Exercise prompt:
Report each line from the entries in which "dans" can be found.

The records:
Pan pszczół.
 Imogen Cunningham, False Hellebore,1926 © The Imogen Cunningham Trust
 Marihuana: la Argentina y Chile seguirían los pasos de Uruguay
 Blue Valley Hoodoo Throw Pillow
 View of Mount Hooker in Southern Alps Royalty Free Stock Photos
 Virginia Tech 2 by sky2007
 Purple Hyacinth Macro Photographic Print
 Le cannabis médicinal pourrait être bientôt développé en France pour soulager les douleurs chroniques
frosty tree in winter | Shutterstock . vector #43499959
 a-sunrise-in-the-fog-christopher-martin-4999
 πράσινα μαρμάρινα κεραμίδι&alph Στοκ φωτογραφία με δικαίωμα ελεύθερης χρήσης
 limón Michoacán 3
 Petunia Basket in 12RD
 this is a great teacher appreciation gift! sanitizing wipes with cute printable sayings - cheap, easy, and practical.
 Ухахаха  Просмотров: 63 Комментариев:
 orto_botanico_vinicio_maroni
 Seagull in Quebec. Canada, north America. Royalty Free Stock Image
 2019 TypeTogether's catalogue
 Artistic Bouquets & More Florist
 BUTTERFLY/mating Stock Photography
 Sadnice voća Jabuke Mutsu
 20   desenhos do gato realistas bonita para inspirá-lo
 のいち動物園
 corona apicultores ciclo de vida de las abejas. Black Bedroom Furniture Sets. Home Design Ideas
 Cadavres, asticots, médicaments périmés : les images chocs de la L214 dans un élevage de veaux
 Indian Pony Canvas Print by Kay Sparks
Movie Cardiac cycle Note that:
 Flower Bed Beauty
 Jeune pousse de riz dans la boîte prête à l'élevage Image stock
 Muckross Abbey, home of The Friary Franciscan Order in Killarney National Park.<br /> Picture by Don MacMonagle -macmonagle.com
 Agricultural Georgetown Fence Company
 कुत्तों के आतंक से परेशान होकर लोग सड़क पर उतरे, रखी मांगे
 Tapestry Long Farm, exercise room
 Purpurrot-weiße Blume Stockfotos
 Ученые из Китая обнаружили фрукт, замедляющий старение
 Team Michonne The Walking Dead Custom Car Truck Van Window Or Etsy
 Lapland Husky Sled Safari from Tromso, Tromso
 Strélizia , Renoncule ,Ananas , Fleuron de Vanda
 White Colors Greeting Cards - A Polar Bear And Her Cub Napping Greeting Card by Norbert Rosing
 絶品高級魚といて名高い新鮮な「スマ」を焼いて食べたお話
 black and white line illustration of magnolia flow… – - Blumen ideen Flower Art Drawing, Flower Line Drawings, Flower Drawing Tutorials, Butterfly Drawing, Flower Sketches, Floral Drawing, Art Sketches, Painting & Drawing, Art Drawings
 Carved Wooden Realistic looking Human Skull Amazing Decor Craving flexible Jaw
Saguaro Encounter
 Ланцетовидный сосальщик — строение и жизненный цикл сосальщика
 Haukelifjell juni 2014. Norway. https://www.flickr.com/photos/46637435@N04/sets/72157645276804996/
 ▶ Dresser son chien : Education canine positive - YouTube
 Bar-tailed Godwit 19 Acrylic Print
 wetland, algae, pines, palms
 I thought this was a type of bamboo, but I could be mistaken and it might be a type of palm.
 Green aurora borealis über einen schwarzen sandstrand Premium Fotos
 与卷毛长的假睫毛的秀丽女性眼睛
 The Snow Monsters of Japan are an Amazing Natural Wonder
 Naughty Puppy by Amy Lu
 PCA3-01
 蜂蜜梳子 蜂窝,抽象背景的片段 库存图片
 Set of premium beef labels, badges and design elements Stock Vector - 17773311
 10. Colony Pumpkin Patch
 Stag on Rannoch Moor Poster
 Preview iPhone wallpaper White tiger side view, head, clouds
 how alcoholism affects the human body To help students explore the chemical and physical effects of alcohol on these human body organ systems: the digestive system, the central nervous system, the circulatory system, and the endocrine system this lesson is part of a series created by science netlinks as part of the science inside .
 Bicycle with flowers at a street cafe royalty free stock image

Answer space:
 Cadavres, asticots, médicaments périmés : les images chocs de la L214 dans un élevage de veaux
 Jeune pousse de riz dans la boîte prête à l'élevage Image stock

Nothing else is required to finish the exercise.